Homeland, the award-winning TV show where the CIA takes on Muslim extremism, has been hacked by its own production crew – three of whom inserted secret messages into a fresh episode in a bid to expose the show’s reductive impression of the Middle East.

It is no secret that Homeland is well-produced, well-acted, and looks incredibly high-budget. After all, for a show dealing with the touchiest of all themes today, it seems obvious that creators would want to go for full-on authenticity – whether it be depicting the dealings and motives of terrorists, CIA tactics, or the differences between the numerous Muslim elements that play a role in the current conundrum.

But the show has faced mounting criticism every season for its alleged Islamophobia, bigotry, and haphazard approach to the Middle East, not to mention grave factual errors that create damaging stereotypes. According to the show’s critics, the most basic errors often pop up, and they are all over the place – from word pronunciation to mixing up allegiances, and creating fictitious international situations that appear to intently be trying to provoke the viewer into critical thought (one only has to remember that it was Iran, of all countries, that wanted to fund a terrorist attack on the US; or that the Sunni Al-Qaeda and the Shiite Hezbollah are great buddies).

RT

But this time, a few of those critics took their opinion to the next level. When filming a scene at a refugee camp in episode two of the fifth season, three graffiti artists were hired to make the visual aesthetic look authentic. As Carrie Mathison, former CIA employee and the show’s protagonist, walks past the defaced walls on her way to meet the evil Hezbollah, what is actually written on them is not at all what the show’s creators had in mind. And they might have caught it too – but the artists’ work was never checked, presumably, because Arab writing is Arab writing, and that’s all there is to it.

What the walls are actually saying is “Homeland is racist,” or “Homeland is a joke, and it didn’t make us laugh,”“the show does not represent the views of the artists,” and others. At one point, one can even see a ‘#’ symbol next to a phrase. That phrase is actually “BlackLivesMatter.”

The artists Heba Amin, Caram Kapp, and Stone released a statement, explaining why they were pushed to such extremes.

“What’s wrong with Homeland’s political message? The very first season of ‘Homeland’ explained to the American public that Al Qaida is actually an Iranian venture. According to the storyline, they are not only closely tied to Hezbollah, but Al Qaida even sought revenge against the US on behalf of Iran. This dangerous phantasm has become mainstream ‘knowledge’ in the US and has been repeated as fact by many mass media outlets,” they wrote.

According to the three, they were contacted by a colleague in the field about the possibility of doing work for Homeland. They were apprehensive at first, but then “considered what a moment of intervention could relay about our own and many others’ political discontent with the series. It was our moment to make our point by subverting the message using the show itself.”

The artists were handed sample graffiti photos of what might be drawn on the walls of a Lebanese/Syrian refugee camp. That is when the idea was fully concocted.

“The content of what was written on the walls...was of no concern. In their eyes, Arabic script is merely a supplementary visual that completes the horror-fantasy of the Middle East, a poster image dehumanizing an entire region to human-less figures in black burkas and moreover, this season, to refugees.”

“It is clear they don’t know the region they are attempting to represent,” the three told The Guardian. “And yet, we suffer the consequences of such shallow and misguided representation.”

EXCERPTED DATA:
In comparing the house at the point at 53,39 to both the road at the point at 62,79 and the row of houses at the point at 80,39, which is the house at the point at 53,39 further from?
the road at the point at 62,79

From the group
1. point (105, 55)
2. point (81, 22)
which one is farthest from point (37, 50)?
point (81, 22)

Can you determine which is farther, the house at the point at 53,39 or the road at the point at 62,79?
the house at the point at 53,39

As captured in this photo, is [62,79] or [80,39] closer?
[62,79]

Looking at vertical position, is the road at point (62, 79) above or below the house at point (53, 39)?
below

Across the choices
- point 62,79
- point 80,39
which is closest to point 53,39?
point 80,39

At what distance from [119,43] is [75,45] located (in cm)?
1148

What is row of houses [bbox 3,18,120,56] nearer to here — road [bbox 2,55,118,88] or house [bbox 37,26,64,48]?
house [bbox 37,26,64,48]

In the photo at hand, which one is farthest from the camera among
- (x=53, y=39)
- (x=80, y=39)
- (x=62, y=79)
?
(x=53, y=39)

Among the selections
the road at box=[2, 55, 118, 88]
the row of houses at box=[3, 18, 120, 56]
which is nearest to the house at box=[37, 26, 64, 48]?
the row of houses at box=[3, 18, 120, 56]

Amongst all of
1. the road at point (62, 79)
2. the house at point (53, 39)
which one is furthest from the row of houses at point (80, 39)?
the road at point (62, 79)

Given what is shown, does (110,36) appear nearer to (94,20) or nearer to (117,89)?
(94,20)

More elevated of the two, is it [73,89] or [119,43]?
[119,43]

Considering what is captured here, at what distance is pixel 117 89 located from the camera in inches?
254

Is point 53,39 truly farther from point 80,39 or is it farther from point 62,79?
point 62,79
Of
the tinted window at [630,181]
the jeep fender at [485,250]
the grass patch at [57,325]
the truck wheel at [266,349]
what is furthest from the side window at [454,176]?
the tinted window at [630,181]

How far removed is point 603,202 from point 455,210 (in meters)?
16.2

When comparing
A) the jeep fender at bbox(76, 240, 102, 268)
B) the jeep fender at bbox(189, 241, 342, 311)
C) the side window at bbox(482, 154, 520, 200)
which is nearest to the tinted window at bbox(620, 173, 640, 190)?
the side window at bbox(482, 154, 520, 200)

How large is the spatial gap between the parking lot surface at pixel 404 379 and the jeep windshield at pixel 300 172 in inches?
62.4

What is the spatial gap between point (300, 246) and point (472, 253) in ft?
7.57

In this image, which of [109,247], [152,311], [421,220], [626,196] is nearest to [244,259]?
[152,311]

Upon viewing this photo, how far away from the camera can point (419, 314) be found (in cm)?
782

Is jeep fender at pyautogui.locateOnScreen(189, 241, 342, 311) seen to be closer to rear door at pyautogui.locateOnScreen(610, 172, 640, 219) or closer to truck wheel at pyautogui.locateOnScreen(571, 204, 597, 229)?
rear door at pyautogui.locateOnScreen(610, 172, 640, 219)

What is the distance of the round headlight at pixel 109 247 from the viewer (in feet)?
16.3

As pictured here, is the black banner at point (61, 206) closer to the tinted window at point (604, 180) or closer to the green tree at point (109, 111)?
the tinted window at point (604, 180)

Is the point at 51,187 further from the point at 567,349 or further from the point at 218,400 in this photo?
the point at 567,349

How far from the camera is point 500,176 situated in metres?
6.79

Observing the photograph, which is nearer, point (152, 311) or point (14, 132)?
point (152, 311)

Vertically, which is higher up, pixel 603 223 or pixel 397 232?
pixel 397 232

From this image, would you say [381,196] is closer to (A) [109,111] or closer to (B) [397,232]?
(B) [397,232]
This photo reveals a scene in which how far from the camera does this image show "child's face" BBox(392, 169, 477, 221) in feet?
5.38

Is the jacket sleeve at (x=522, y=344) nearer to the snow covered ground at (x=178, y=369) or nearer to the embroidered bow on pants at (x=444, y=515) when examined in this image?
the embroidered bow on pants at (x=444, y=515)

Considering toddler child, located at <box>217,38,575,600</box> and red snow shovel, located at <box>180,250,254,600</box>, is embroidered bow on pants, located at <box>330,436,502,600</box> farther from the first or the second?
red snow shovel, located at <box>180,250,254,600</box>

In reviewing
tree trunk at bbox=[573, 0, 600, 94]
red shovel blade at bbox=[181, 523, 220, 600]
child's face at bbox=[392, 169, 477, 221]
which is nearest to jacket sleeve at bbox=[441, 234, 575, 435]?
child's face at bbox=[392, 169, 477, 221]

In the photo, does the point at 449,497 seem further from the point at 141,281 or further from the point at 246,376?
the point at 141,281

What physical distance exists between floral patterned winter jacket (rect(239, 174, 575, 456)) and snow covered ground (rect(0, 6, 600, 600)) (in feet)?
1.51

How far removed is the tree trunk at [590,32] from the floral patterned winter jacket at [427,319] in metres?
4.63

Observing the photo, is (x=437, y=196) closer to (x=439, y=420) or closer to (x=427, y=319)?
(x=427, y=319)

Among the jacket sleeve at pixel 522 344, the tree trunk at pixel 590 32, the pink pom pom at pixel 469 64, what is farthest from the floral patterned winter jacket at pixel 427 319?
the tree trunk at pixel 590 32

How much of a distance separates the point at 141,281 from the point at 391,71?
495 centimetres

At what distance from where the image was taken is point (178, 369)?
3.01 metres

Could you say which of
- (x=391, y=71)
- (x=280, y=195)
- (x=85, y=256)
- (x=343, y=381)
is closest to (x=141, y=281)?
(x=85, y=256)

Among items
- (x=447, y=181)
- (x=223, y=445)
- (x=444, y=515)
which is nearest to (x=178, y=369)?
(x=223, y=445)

GOAL: In the Homeland graffiti article, which episode and season contained the refugee camp scene? The entries are separate material with no connection to the Homeland graffiti article.

CORRECT RESPONSE: Episode two of the fifth season.